Das Universum. Unendliche Weiten. In der Mitte eine Galaxie – 30'000 einzeln programmierte Steine formen sich subtil zum Bild eines Totenkopfes, der sich langsam um einen leuchtend weissen Punkt bewegt. Düstere atmosphärische Musik. Alles ist in schwarz und weiss gehalten. Wer die Webseite faceyourfears.ch aufruft, versteht sofort: Hier geht’s an Eingemachte.
Wer Angst zulässt ist mutig
«Face Your Fears» will Menschen erreichen, die keine Angst davor haben, den seelischen Abgrund ihrer Ängste in Worte, Bilder oder sogar Videos zu fassen. Menschen, die ihre Erkenntnisse weitergeben möchten, die sie aus der Beschäftigung mit dem Thema Angst ziehen. Sie will «eine wichtige und nachhaltige Debatte über den Umgang mit der Angst initiieren.» Ein ambitioniertes Projekt.
Den Anfang bei «Face Your Fears» machen Personen des öffentlichen Lebens: Der inzwischen verstorbene Künstler HR Giger spricht von Albträumen aus seiner Kindheit und von Furcht, die kreative Kräfte in ihm auslöst. Rekord-Luftfahrer Piccard erzählt von seiner Höhenangst als Kind und erklärt, welche Qualitäten Angst haben kann: «Menschen, die sich nie fürchten, verlassen die Komfortzone nie.»
Beiträge zum Thema
Die Ethnologin Elisabeth Maria Thiele hat die Komfortzone verlassen und beschreibt ihre Erfahrungen beim Hurrikane Gustav in New Orleans und beim Besuch einer Voodoo-Frau.

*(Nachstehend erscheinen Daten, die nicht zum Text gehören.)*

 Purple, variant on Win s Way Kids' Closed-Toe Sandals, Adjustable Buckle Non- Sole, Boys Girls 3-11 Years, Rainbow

Ohne Interaktion, keine Debatte
Die User hingegen haben keine Möglichkeit, allgemein über das Phänomen zu sprechen. Hier ist Klartext gefragt. Drei Fragen gilt es zu beantworten: «Was ist deine grösste Angst?» «Wie stellst du dich deiner Angst?» und «Was lernt dich der Umgang mit deiner Angst?» – mit Text, Foto oder Video. Das sind hohe Erwartungen an die Userschaft zu einem ohnehin nicht grade einfachen Thema. Sind alle Fragen beantwortet, hat der User seinen persönlichen Angststein geschaffen und erweitert damit die bestehende Galaxie.
Links zum Thema
Die Macher Martin Schilt und Sandra Bühler betonen, dass das Projekt «Face Your Fears» dazu dienen soll, Wissen und Erfahrung weiterzugeben, eine Debatte auszulösen und am reinen Negativ-Image des Angstbegriffs zu kratzen.

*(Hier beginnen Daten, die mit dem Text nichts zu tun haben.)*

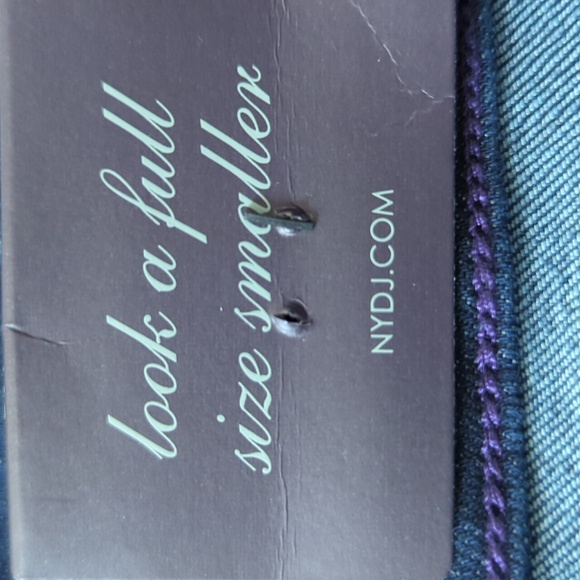 NYDJ Marilyn Straight Plus Size Jeans 18 - Picture 15 of 16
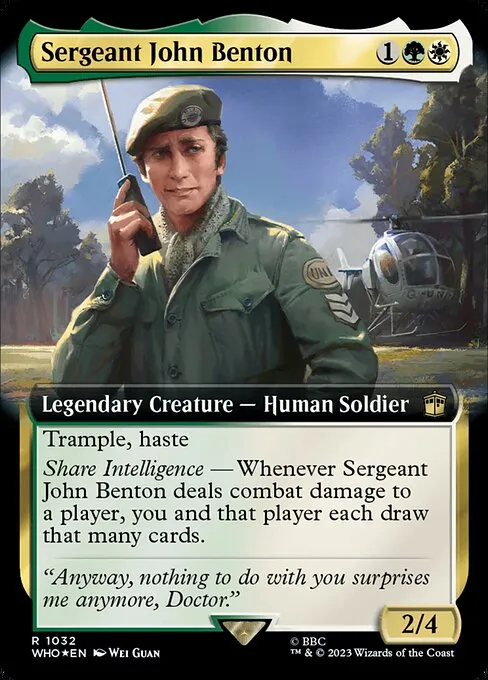 Sergeant John Benton · Doctor Who 1032/1178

Doch leider gibt es keine direkten Interaktionsmöglichkeiten zwischen den Usern. Ob ein Share-Button für den persönlichen Angststein reicht, um eine gesellschaftliche Auseinandersetzung anzustossen, ist fraglich.
Was zum Anfassen per Post aus dem Internet
Man kann sich durch die Seite durchklicken und den eigenen Voyeurismus befriedigen. Doch um in das Angst-Universum einzutauchen, braucht man Zeit. Im Idealfall stösst man auf gute Geschichten, findet interessante Ansichten – im Normalfall kreist man um persönliche Befindlichkeiten. Die Inhalte der User können denen der Profis bei weitem nicht das Wasser reichen. Das Projekt besteht erst seit Ende Januar 2015. Das lässt hoffen, dass noch viele spannende Angstgeschichten folgen werden.
Hübsch ist die Idee, dass man sich seinen persönlichen Angststein aus der virtuellen Angst-Galaxie in 3D ausdrucken lassen kann. Ein Unikat aus Stahl. Kein Stein gleicht dem anderen. Etwas zum Anfassen aus dem Internet – als Talisman oder Erinnerung.
Klein-HR Giger spielte mit einem Totenkopf
Und warum eigentlich der Totenkopf auf der Startseite der Plattform? Mitinitiant Martin Schilt erzählt im Gespräch die Geschichte dahinter: Der Vater des Künstlers und Oscar-Preisträgers HR Giger war Apotheker und kam so zu einem Totenkopf. Klein-Hansruedi spielte sehr gerne damit. Hatte den Schädel immer im Schlepptau. Andere Kinder ziehen ein Entlein hinter sich her, nicht aber HR Giger.